══ DATA TO USE ══

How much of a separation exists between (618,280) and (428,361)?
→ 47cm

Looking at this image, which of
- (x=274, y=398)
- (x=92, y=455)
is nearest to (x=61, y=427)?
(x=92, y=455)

═══
══ DATA TO USE ══

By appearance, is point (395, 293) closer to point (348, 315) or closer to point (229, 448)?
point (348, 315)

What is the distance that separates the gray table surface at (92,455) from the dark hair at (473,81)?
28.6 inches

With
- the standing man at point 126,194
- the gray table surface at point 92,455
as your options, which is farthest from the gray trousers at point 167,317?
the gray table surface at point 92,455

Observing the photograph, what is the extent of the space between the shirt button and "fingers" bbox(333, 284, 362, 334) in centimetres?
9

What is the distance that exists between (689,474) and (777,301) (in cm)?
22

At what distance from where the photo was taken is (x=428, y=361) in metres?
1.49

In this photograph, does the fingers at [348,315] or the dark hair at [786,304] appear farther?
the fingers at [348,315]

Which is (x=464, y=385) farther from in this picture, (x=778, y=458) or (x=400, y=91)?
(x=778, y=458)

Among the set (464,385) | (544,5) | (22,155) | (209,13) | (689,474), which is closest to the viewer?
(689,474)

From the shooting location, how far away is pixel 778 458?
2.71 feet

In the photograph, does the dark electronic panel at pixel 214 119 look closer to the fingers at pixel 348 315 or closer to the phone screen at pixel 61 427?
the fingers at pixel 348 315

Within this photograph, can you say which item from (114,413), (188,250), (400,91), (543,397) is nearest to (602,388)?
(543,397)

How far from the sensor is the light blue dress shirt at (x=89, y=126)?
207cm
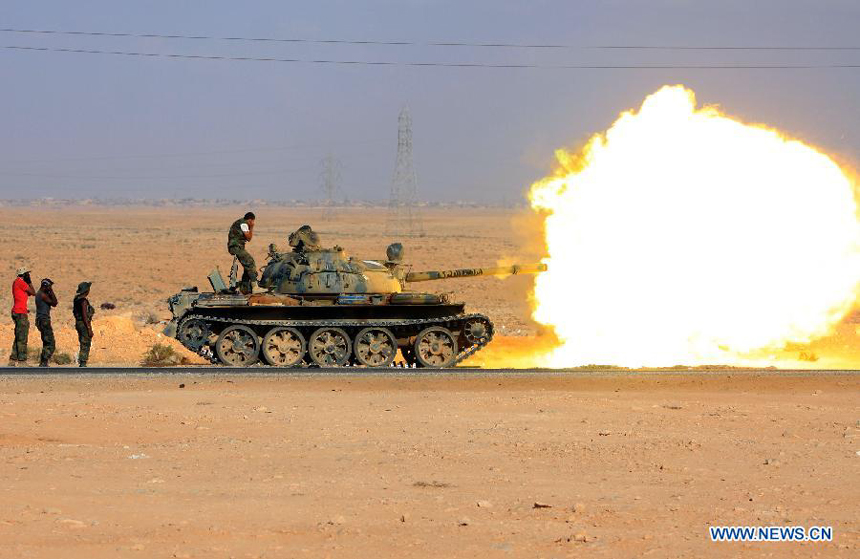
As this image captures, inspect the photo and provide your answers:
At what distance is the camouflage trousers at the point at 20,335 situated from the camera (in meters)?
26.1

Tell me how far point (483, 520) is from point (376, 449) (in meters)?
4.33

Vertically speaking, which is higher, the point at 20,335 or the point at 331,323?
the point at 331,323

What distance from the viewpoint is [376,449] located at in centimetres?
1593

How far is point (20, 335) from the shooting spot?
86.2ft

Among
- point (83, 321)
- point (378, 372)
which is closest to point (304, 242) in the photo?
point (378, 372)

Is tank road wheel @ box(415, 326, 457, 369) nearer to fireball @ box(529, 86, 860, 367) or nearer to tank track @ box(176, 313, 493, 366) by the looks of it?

═══

* [WHAT NEEDS TO BE DONE] Write out word for word the part that opens with the line containing "What is the distance that exists" and closes with the line containing "Is tank road", keeping both of those lines. Leave the pictures out.

* [OUTPUT FOR THIS EXERCISE]
What is the distance that exists between (689,474) and (777,301) (in cm)?
22

At what distance from where the photo was taken is (x=428, y=361) in metres?
1.49

In this photograph, does the fingers at [348,315] or the dark hair at [786,304] appear farther?
the fingers at [348,315]

Which is (x=464, y=385) farther from in this picture, (x=778, y=458) or (x=400, y=91)?
(x=778, y=458)

Among the set (464,385) | (544,5) | (22,155) | (209,13) | (689,474), which is closest to the viewer?
(689,474)

From the shooting location, how far away is pixel 778 458?
2.71 feet

In the photograph, does the dark electronic panel at pixel 214 119 look closer to the fingers at pixel 348 315 or closer to the phone screen at pixel 61 427?
the fingers at pixel 348 315

Within this photograph, can you say which item from (114,413), (188,250), (400,91), (543,397) is nearest to (602,388)?
(543,397)

How far from the sensor is the light blue dress shirt at (x=89, y=126)?
207cm
As this image captures, inspect the photo and provide your answers:
At what distance is the camouflage trousers at the point at 20,335 situated from the camera (in meters)?
26.1

Tell me how far point (483, 520) is from point (376, 449) (in meters)?
4.33

Vertically speaking, which is higher, the point at 20,335 or the point at 331,323?
the point at 331,323

What distance from the viewpoint is [376,449] located at in centimetres?
1593

How far is point (20, 335) from the shooting spot?
86.2ft

Among
- point (83, 321)
- point (378, 372)
which is closest to point (304, 242) in the photo?
point (378, 372)

Is tank road wheel @ box(415, 326, 457, 369) nearer to fireball @ box(529, 86, 860, 367) or nearer to tank track @ box(176, 313, 493, 366) by the looks of it?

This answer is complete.